EPA Grant Number: R833865
Title: Applying Data Assimilation and Adjoint Sensitivity to Epidemiological and Policy Studies of Airborne Particulate Matter
Investigators: Stanier, Charles , Carmichael, Gregory R. , Field, R. William , Krewski, Daniel , Kumar, Naresh , Oleson, Jacob J.
Institution: University of Iowa , University of Ottawa
EPA Project Officer: Ilacqua, Vito
Project Period: February 1, 2009 through January 31, 2013 (Extended to January 31, 2014)
Project Amount: $899,401
RFA: Innovative Approaches to Particulate Matter Health, Composition, and Source Questions (2007) RFA Text |  Recipients Lists
Research Category: Health Effects , Particulate Matter , Air

Objective:

Broadly stated, the objectives of the grant were to explore novel combinations of model-simulated fine particulate matter and its components together with observations to make more accurate and finer spatial resolution estimates of air pollution.

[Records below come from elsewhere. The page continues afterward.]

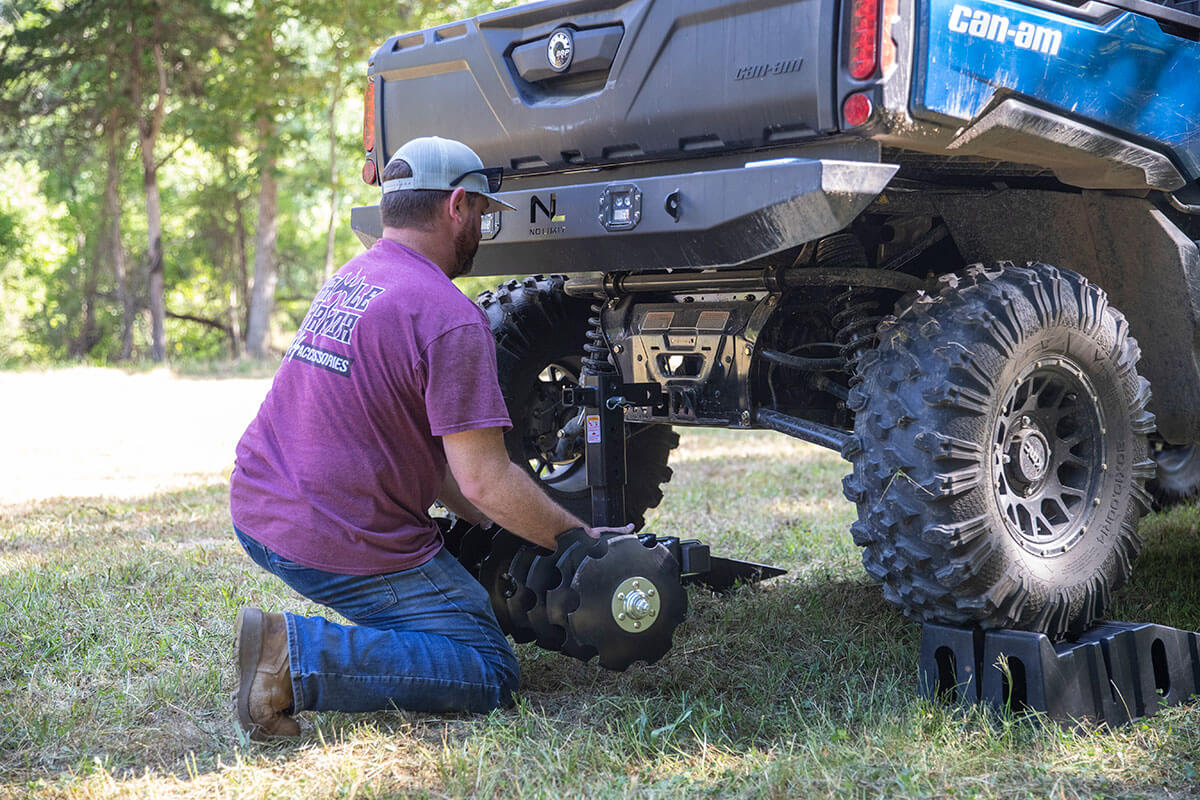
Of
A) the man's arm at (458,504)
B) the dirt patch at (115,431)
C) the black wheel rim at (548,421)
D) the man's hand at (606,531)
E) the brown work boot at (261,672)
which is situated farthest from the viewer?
the dirt patch at (115,431)

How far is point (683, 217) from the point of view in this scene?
10.3 ft

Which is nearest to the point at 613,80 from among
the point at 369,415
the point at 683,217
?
the point at 683,217

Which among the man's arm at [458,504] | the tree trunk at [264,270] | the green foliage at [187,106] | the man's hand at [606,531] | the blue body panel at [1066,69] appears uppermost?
the green foliage at [187,106]

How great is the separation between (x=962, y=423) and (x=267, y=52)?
54.7ft

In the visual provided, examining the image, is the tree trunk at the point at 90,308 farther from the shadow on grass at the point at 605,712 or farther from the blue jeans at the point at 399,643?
the blue jeans at the point at 399,643

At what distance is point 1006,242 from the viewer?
146 inches

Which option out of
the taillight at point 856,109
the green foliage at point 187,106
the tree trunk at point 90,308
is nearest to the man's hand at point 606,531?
the taillight at point 856,109

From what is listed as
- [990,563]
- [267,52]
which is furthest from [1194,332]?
[267,52]

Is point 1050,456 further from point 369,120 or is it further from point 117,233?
point 117,233

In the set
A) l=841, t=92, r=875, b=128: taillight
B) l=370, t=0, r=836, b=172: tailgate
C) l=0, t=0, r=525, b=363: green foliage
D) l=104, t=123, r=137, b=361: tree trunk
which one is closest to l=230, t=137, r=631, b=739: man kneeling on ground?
l=370, t=0, r=836, b=172: tailgate

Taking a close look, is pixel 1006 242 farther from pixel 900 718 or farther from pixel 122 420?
pixel 122 420

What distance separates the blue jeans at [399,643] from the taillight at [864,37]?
1.75 m

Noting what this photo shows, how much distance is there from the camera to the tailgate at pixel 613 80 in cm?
307

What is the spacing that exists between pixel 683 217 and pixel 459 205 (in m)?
0.64
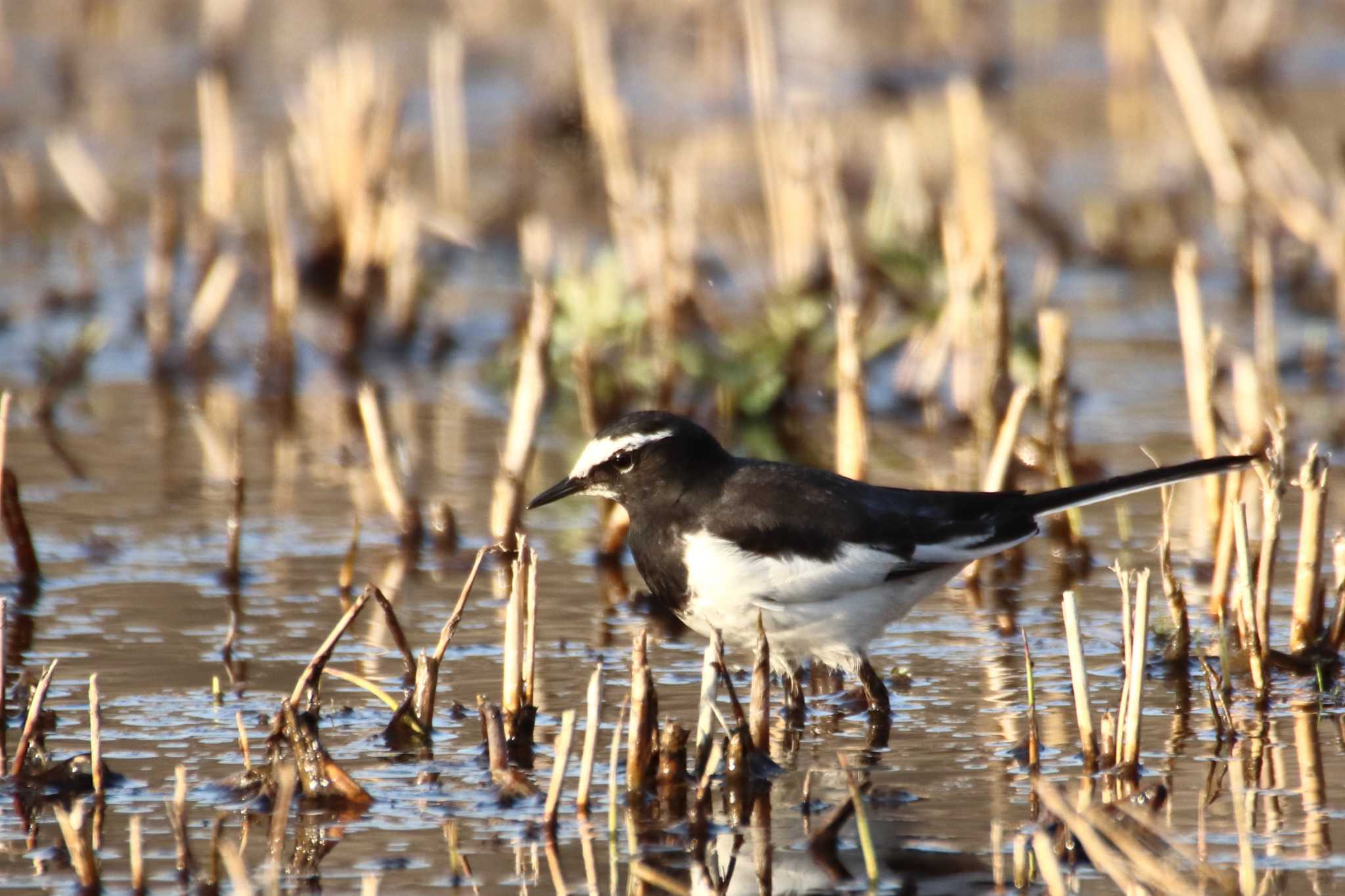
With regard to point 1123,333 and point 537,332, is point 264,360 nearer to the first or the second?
point 537,332

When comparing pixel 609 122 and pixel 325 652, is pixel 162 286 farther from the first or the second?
pixel 325 652

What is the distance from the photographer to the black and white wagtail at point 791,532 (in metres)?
5.75

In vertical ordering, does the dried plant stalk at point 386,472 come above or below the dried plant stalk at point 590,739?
above

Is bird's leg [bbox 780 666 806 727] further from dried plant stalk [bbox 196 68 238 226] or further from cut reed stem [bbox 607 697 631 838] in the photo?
dried plant stalk [bbox 196 68 238 226]

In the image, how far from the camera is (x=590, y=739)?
4789 millimetres

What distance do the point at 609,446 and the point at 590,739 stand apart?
152 cm

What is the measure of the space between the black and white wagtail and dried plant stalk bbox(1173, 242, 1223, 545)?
90 cm

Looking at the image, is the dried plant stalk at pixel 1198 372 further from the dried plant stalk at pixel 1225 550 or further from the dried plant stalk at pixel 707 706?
the dried plant stalk at pixel 707 706

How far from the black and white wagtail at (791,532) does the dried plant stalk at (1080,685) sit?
0.88m

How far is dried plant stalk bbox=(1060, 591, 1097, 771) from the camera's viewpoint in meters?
5.01

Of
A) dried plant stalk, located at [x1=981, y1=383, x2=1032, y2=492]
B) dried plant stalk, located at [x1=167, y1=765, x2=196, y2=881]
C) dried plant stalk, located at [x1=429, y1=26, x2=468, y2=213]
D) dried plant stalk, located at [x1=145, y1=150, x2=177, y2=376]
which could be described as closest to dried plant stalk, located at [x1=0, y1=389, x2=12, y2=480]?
dried plant stalk, located at [x1=167, y1=765, x2=196, y2=881]

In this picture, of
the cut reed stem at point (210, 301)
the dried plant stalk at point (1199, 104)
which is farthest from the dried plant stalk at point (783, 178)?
the cut reed stem at point (210, 301)

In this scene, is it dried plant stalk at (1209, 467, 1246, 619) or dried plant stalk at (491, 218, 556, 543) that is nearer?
dried plant stalk at (1209, 467, 1246, 619)

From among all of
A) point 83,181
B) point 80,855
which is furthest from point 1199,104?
point 80,855
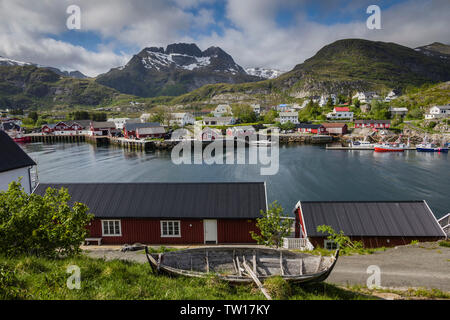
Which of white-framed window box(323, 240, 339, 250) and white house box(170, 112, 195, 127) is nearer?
white-framed window box(323, 240, 339, 250)

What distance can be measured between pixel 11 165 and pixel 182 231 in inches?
549

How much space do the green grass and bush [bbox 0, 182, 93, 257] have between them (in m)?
0.37

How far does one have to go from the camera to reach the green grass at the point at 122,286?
560cm

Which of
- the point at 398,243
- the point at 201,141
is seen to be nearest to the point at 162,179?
the point at 398,243

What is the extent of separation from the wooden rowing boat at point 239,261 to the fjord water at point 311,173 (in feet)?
60.6

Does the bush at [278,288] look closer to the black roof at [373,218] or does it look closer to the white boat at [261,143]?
the black roof at [373,218]

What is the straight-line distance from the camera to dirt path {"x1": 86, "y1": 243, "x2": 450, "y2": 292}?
8.70 metres

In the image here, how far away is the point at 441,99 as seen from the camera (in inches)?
3885

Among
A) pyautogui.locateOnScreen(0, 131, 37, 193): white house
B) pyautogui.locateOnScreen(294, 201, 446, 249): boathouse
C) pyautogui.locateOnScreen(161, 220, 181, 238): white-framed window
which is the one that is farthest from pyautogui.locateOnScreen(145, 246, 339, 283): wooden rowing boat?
pyautogui.locateOnScreen(0, 131, 37, 193): white house

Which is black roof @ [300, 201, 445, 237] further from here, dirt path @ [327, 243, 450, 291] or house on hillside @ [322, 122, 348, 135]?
house on hillside @ [322, 122, 348, 135]

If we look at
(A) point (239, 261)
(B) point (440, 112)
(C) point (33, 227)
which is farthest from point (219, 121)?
(C) point (33, 227)

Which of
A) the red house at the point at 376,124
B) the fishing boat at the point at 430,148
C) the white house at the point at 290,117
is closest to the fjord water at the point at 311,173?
the fishing boat at the point at 430,148

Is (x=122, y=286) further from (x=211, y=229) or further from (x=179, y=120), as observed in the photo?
(x=179, y=120)

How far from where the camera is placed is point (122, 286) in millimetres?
6387
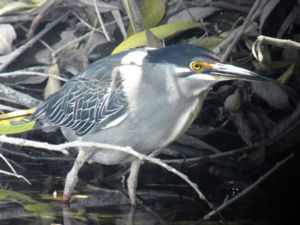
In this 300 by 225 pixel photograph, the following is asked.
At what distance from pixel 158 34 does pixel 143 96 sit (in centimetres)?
93

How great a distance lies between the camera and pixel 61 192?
473 cm

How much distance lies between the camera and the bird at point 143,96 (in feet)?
13.8

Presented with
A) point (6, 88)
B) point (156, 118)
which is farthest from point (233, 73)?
point (6, 88)

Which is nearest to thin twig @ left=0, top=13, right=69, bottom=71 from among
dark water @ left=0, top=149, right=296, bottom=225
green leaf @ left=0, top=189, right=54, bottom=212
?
dark water @ left=0, top=149, right=296, bottom=225

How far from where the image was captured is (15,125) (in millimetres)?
4867

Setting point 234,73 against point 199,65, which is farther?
point 199,65

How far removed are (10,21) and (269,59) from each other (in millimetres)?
2006

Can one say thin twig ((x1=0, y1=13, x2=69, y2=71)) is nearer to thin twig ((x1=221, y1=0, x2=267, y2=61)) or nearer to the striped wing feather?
the striped wing feather

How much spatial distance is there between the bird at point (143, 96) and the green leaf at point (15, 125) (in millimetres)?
291

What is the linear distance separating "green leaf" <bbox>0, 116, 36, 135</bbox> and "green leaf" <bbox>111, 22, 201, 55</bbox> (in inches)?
27.9

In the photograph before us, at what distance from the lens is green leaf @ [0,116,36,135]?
4.82 metres

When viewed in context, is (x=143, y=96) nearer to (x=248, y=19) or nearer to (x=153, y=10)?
(x=248, y=19)

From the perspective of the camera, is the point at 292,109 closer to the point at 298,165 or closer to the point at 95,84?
the point at 298,165

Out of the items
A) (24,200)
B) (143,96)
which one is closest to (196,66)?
(143,96)
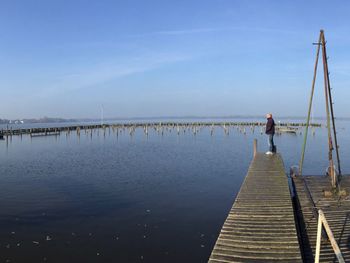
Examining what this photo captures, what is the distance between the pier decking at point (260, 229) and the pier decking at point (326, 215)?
820 millimetres

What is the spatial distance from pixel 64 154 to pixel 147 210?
26521 mm

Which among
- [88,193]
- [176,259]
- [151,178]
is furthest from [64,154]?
[176,259]

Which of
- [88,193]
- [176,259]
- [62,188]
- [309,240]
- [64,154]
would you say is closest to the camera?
[309,240]

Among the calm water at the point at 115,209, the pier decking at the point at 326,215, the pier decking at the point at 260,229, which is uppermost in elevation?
the pier decking at the point at 260,229

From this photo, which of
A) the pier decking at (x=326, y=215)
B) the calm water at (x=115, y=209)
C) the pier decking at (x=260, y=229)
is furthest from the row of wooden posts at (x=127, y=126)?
the pier decking at (x=260, y=229)

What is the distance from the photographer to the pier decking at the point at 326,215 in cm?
936

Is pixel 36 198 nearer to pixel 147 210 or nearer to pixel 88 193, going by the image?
pixel 88 193

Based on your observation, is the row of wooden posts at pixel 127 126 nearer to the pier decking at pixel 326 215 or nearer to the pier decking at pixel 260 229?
the pier decking at pixel 326 215

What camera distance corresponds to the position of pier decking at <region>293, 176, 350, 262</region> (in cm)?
936

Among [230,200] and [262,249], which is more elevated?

Furthermore, these model-simulated and hybrid concentration values are linked with available epidemiological datasets to (a) determine and communicate best practices for working with modeled exposure data in epidemiological studies, as well as (b) to learn new insights about the health effects of fine particulate matter, source-resolved fine particulate matter, and speciated particulate matter. Finally, the project proposed to demonstrate the potential for target-oriented modeling using adjoints of 3D chemical transport models such as CMAQ.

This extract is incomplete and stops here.